→ **Task to carry out**: Among the records below, find each line bearing the word "Resting" and copy it.

→ **Material for this exercise**:
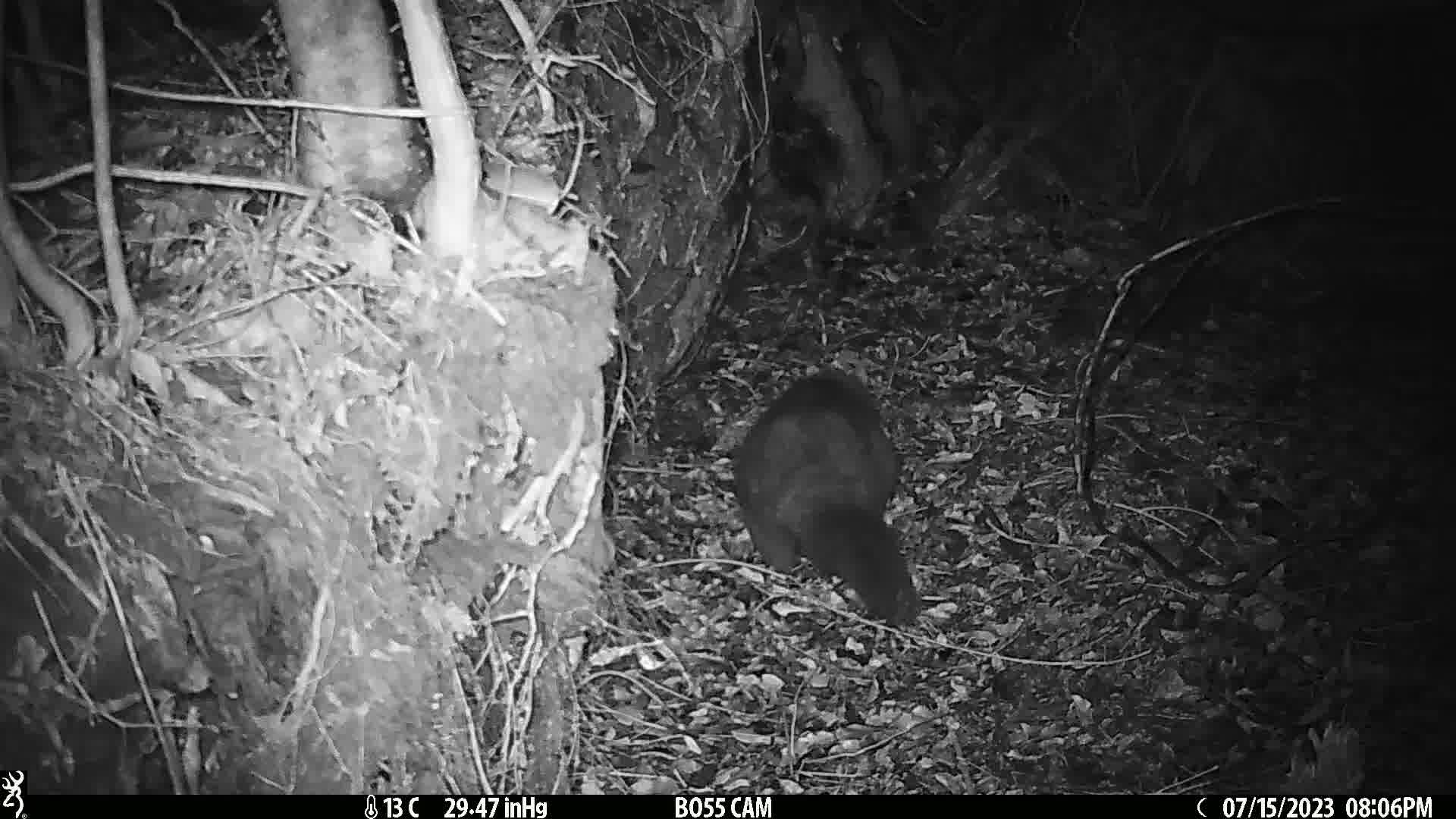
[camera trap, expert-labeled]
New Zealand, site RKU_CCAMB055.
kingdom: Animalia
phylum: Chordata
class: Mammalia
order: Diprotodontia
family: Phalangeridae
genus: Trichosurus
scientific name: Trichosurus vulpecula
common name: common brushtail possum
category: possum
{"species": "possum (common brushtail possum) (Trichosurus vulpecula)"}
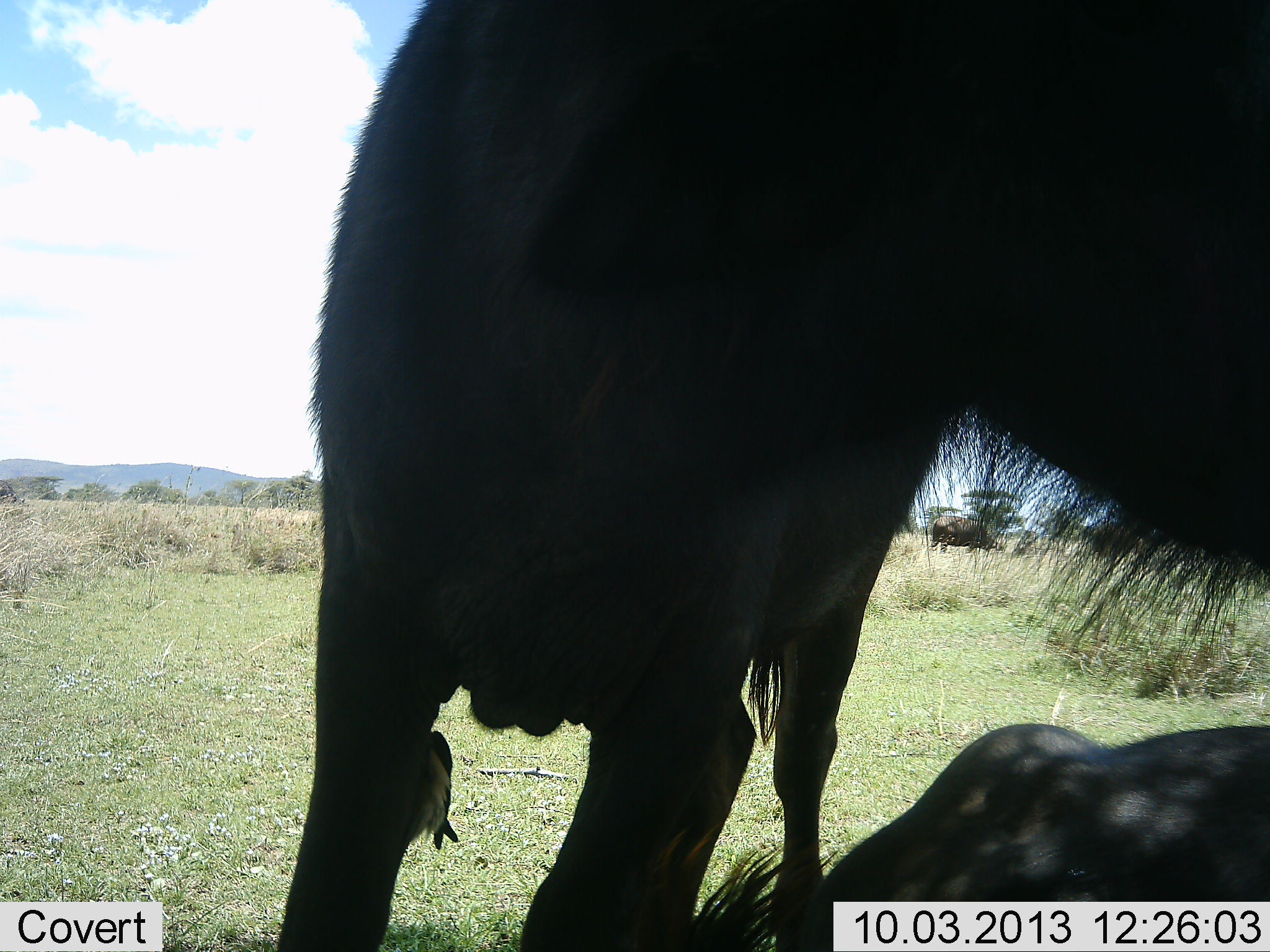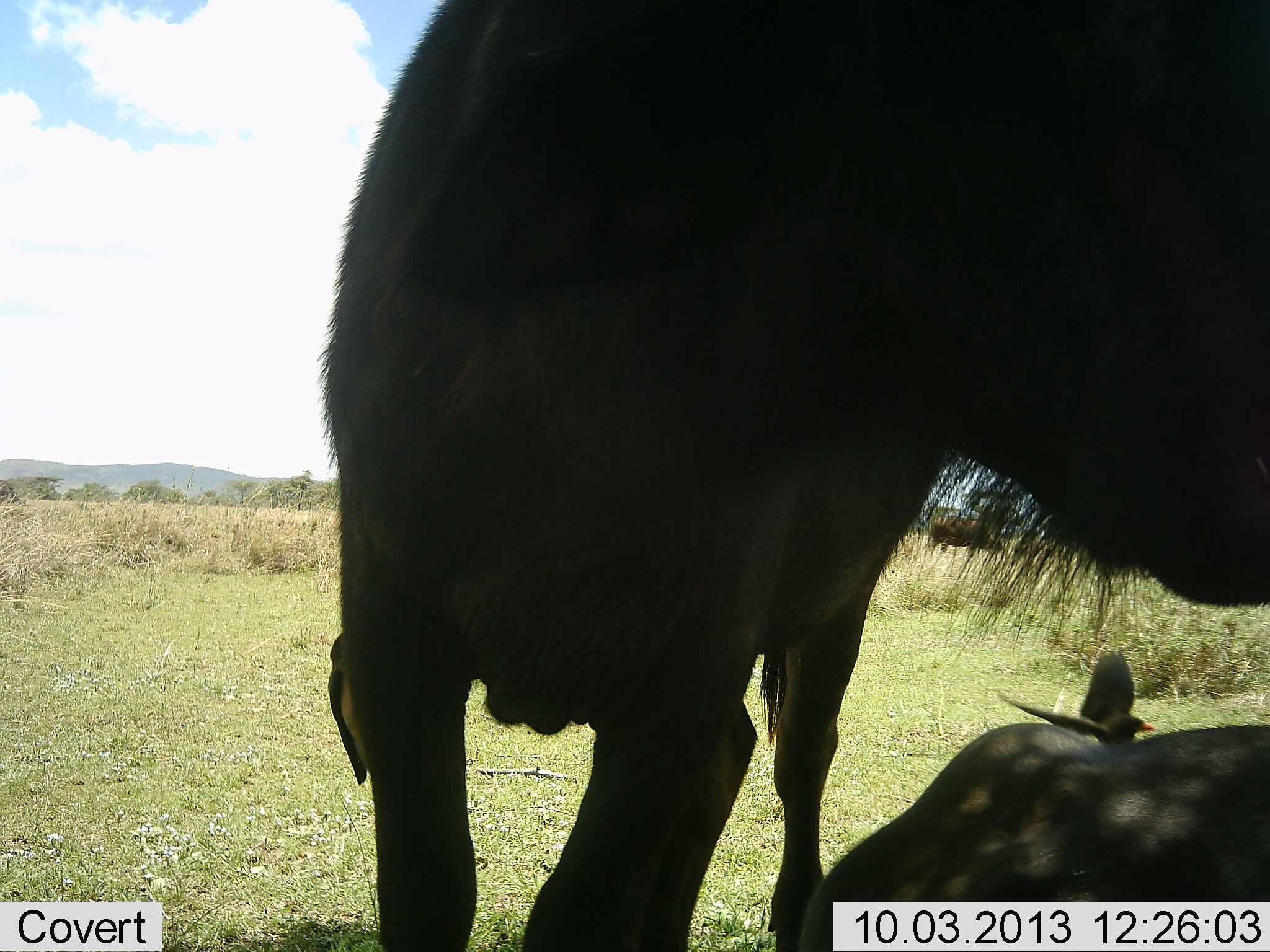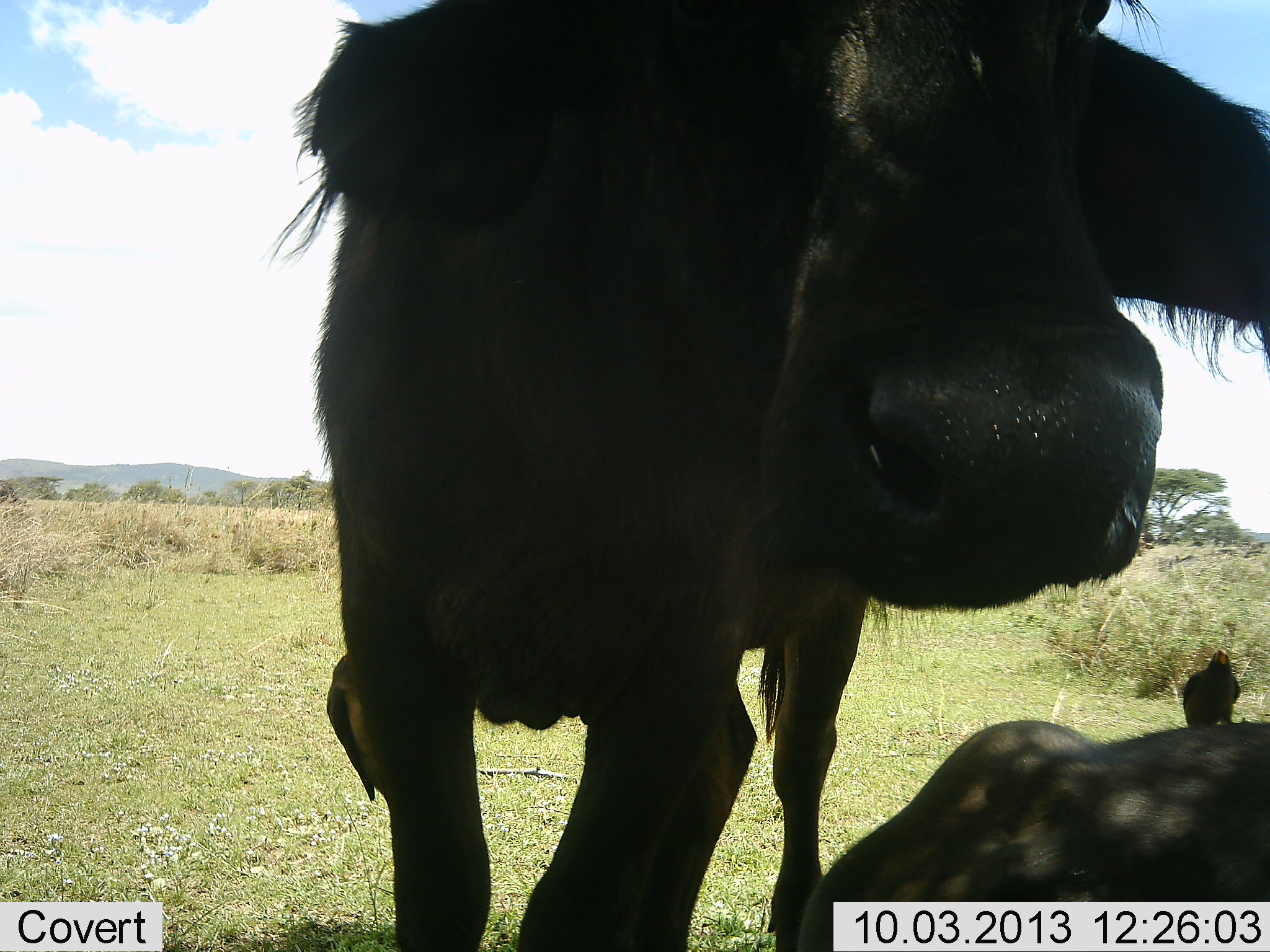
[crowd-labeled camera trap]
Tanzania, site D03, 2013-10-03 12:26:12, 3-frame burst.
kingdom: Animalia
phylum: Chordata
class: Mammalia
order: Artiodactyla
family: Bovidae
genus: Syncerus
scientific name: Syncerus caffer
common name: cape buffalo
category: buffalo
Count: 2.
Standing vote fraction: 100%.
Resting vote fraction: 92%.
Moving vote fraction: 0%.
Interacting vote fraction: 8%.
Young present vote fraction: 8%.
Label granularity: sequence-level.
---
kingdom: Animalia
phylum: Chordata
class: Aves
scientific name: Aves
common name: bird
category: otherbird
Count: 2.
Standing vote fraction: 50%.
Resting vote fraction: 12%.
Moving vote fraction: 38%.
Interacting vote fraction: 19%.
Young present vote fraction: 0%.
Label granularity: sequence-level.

...

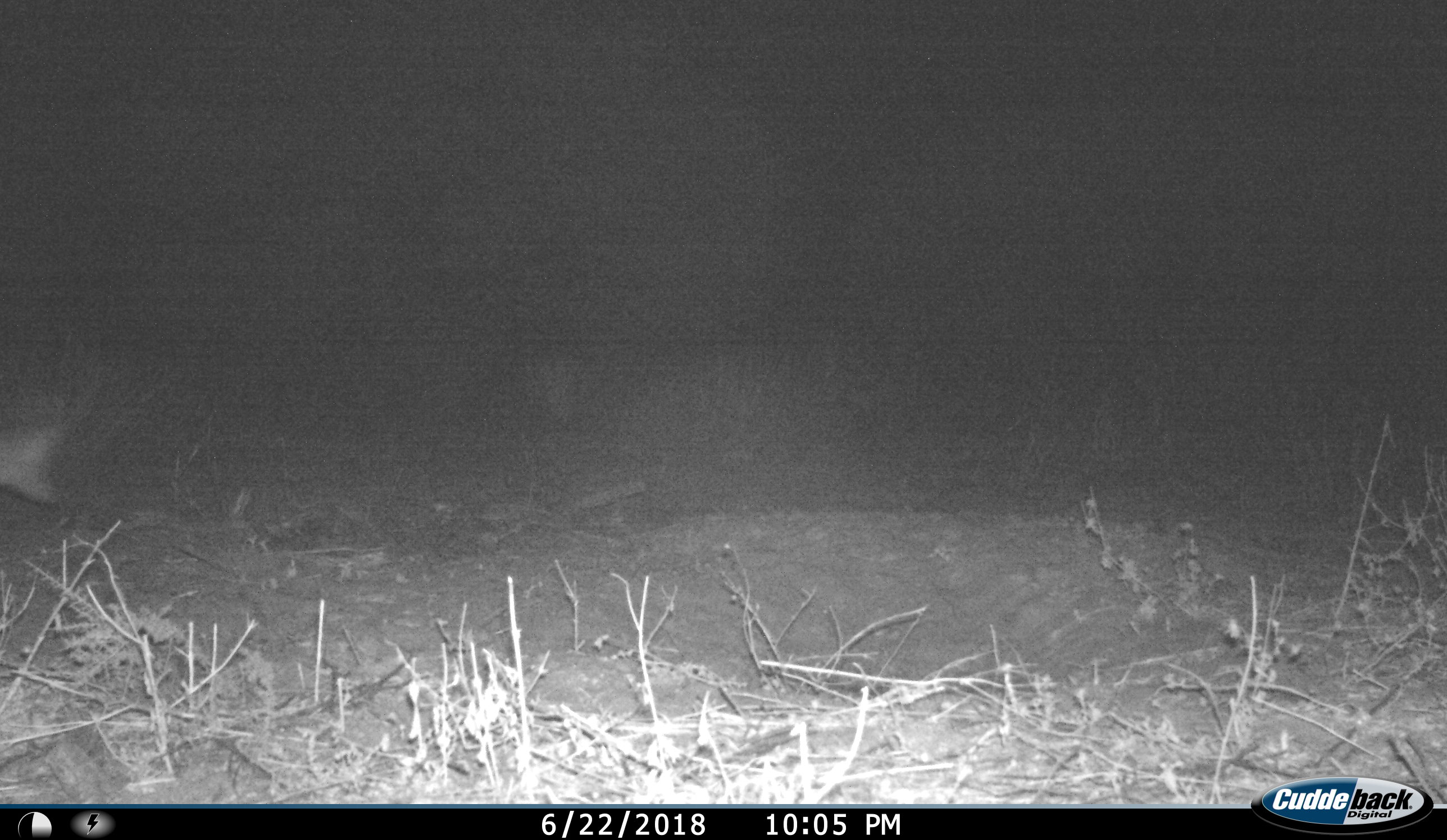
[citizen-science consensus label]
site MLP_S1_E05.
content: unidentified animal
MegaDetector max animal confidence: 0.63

→ **Response to this exercise**:
Resting vote fraction: 92%.
Resting vote fraction: 12%.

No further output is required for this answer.